FRAGMENTO:
====================

En las postrimerías del siglo XIX un novel diario francés publicó el valeroso alegato de Émile Zola en favor de un militar judío acusado de alta traición a la patria. El capitán Dreyfus había sido condenado por deslealtad y toda la fuerza de la ley había recaído sobre sus hombros. Existía cierta sospecha en el ambiente de que el proceso había cometido faltas inaceptables, pero, mustios en su apagado fervor —confesado o no— a los prejuicios morales del Ancien Régime, los intelectuales franceses no osaron intervenir. Lo que se escondía detrás del caso Dreyfus fue el recalcitrante antisemitismo de la República Francesa. Una sola frase bastó para que Zola lograra su cometido: J’accuse…! Lo que vino después, literalmente, fue historia. La frase en sí misma aglutina lo que quiero transmitir en estas líneas: la concepción del testimonio como una forma de denuncia.

El coloquio de este semestre estuvo dividido en dos partes fácilmente diferenciables. En la primera, fueron leídos y discutidos los trabajos de los compañeros integrantes de 17, Instituto de Estudios Críticos; en la segunda, el trabajo versó sobre Las tres eras de la imagen. Los vasos comunicantes de ambas partes fueron, a mi juicio, gratamente ostensibles.

====================

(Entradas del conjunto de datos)
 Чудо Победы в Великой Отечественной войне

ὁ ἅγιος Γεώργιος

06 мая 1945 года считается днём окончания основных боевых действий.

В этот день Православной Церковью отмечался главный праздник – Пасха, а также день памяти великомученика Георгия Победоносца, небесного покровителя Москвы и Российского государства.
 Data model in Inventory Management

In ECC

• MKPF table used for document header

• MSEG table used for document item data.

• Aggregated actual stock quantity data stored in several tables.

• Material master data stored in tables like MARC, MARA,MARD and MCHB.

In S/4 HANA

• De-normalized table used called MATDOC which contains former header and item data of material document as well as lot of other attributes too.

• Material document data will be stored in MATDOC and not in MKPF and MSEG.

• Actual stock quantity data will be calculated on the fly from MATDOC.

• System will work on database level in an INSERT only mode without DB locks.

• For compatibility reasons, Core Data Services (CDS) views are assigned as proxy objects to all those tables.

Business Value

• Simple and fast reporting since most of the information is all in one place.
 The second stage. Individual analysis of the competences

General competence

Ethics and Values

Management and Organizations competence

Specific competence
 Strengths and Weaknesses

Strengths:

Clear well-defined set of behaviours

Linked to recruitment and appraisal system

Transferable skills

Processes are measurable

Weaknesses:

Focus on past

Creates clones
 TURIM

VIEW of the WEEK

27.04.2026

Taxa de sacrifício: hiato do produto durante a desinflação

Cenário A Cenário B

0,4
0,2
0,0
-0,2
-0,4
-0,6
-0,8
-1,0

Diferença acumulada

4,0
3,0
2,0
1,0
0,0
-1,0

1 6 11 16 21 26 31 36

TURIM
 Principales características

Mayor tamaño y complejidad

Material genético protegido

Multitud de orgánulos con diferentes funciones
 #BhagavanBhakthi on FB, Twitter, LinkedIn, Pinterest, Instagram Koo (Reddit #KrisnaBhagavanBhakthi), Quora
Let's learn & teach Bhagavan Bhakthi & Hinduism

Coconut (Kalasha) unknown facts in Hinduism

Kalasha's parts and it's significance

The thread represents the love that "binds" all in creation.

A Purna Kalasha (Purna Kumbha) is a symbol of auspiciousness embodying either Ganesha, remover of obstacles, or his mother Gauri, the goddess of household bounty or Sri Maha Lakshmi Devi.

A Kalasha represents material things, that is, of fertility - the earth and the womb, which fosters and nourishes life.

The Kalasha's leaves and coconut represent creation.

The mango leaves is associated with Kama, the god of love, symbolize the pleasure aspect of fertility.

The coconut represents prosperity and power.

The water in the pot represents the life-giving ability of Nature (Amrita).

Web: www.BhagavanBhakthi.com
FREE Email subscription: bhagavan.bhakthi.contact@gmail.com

====================

TAREA: Copia literalmente la parte del fragmento que comienza en "El coloquio de" y termina en "juicio, gratamente ostensibles.". Los registros no hacen falta para resolver nada.

RESPUESTA:
El coloquio de este semestre estuvo dividido en dos partes fácilmente diferenciables. En la primera, fueron leídos y discutidos los trabajos de los compañeros integrantes de 17, Instituto de Estudios Críticos; en la segunda, el trabajo versó sobre Las tres eras de la imagen. Los vasos comunicantes de ambas partes fueron, a mi juicio, gratamente ostensibles.